**Фрагмент текста:**

Я не собиралась искать там смерти. Я хотела просто-напросто «сжечь свои корабли» и, добившись того, что мне скажут: «Собирайтесь! Вас отправляют в шахту!» – взять у Жизни расчет.
– Вы с ума сошли, Евфросиния Антоновна! – воздел руки к небу нарядчик Белкин.
– А знаете ли вы, что это такое – шахта? – ужаснулся Лузин, бухгалтер ЦБЛ.
– Ни в какую шахту вы не пойдете, – отрезал начальник лагпункта ЦБЛ Иванов (после ухода Веры Ивановны власть раздвоилась: начальником лагпункта ЦБЛ стал майор Иванов, а начальником самой больницы назначили врача Атарову). – Вам найдут и здесь работу.
– В шахту и только в шахту! И нигде иначе я работать не стану!
– Как так не будете? А кто же вас кормить будет?
– Пока не отправите меня в шахту, я пайку не возьму!
Сказано – сделано: с этого дня я объявила голодовку. Не в знак протеста, а просто: я у вас не хочу работать, а потому не вправе есть ваш хлеб.

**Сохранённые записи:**
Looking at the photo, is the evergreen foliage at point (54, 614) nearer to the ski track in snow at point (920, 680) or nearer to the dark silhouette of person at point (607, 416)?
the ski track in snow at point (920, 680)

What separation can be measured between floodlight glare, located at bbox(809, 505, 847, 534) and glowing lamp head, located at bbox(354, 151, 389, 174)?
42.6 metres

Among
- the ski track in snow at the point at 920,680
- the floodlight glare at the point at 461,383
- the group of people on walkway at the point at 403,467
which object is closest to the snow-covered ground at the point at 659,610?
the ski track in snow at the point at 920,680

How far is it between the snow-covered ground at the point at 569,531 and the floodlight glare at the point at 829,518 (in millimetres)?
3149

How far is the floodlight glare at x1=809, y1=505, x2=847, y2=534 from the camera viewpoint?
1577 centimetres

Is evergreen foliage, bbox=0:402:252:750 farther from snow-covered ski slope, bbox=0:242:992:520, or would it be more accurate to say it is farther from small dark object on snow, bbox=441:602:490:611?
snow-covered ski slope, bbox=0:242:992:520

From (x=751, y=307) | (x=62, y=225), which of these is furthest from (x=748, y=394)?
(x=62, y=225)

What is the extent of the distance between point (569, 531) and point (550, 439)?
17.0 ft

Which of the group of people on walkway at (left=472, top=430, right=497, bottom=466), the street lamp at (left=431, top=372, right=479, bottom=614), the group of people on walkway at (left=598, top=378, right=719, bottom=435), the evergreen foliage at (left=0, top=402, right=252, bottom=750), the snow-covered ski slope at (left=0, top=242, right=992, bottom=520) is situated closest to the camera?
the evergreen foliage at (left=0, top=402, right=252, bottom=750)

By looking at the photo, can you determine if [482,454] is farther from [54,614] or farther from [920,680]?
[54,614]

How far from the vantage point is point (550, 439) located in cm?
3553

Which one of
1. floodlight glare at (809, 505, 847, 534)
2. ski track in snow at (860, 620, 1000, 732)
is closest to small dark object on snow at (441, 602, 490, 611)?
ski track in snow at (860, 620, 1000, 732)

**Рабочее задание:** Кто, согласно фрагменту текста, стал начальником лагпункта ЦБЛ после ухода Веры Ивановны?

**Готовое решение:** Майор Иванов.